The federal Centers for Medicare and Medicaid Services earlier this week proposed reducing the agency's operating payments to acute care hospitals by 0.5 percent — or $498 million — starting Oct. 1, 2012.

Cindy Sameulson of the Kansas Hospital Association said the organization's members, which include the majority of Kansas hospitals, had expected a 2.8 percent inflation adjustment upward rather than a cut in payments.

"Instead hospitals are going to receive less money. With the baby boomers just now getting into the market, they're being asked to do more with less," Samuelson said.

"Hospitals want to be committed to helping all people including those in Medicare, but with these kinds of cuts you have to look at your service line and see what you can do," she said. "I know analysis is being done by members to see what this kind of an offset does and potentially they're going to have to look at cutting services."

The leaders of the American Hospital Association and the Federation of American Hospitals also criticized the proposal.

Industry officials said the reductions would hinder their ability to invest in information technology, patient safety and the formation of accountable care organizations, all of which have been pushed for by the Obama administration.

Brian Cook, a spokesperson for CMS, said the proposed rule wouldn't be finalized until after the formal comment period ends June 20.

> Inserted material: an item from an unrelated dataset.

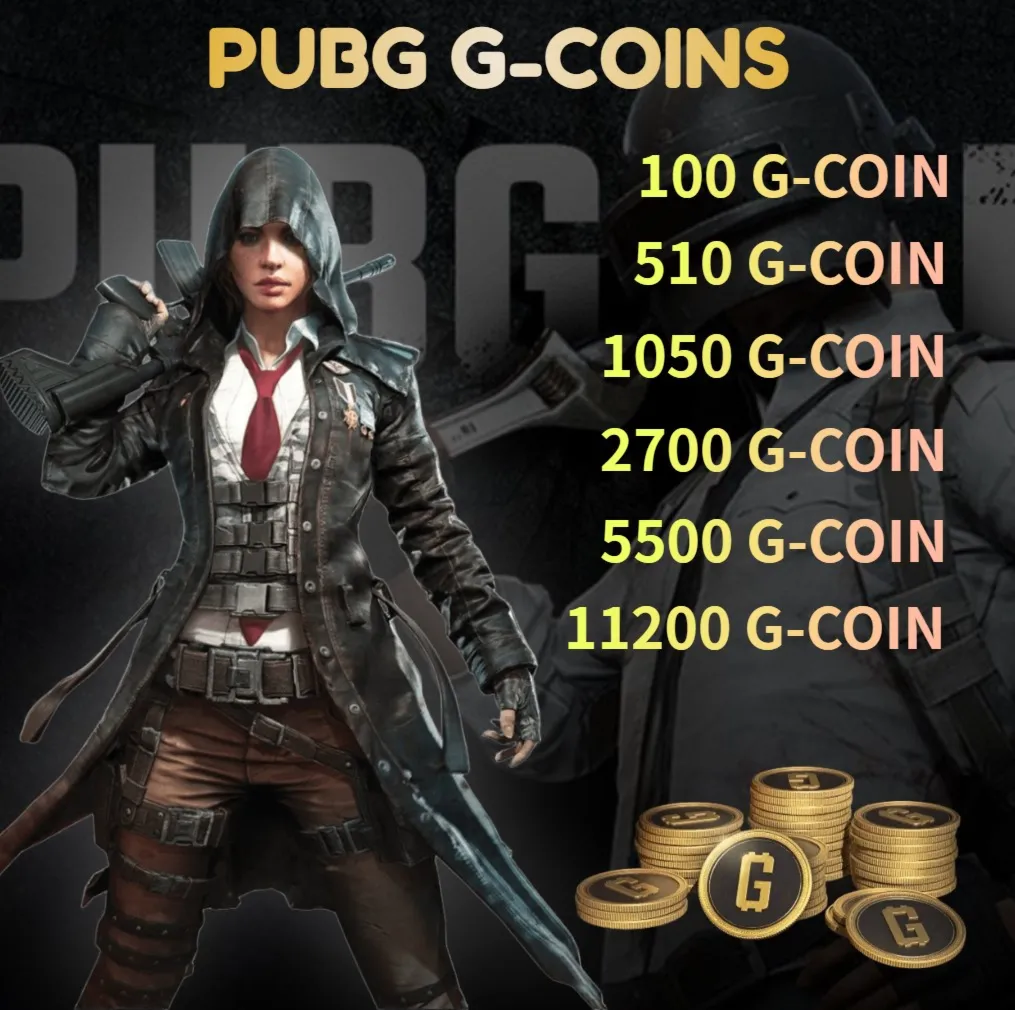 PUBG G-Coins All Regions |100|510|1050|2700|5500|11200 - irongamers.ru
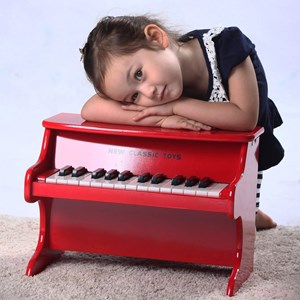 Piano electronique rouge - 25 touches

"We welcome the input of the hospitals as we continue through the formal comment period," Cook said. But, "some of these updates that were included in this rule were mandated by Congress."

Congress in 2007 directed CMS to recoup money lost as the result of a new Medicare payment documentation and coding system that resulted in billions of dollars in overpayments. It gave the agency three years to do so, with fiscal 2012 being the final year.

As bad as the hospitals say the cuts would be, they could have been worse.

Based on the usual method for calculating payment rates, the CMS proposal could have called for Medicare cuts in inpatient hospital payments of about 1.6 percentage points or $1.5 billion, three times deeper than the agency proposed.

The proposed rule also establishes a framework for a new quality reporting system that would apply to hospitals paid under the Long Term Care Hospital Prospective Payment System.

"The proposed rule puts a greater emphasis on quality and safety and we're confident that as hospitals modernize their approach to quality that they'll be achieving greater savings while improving the quality of care to patients," Cook said.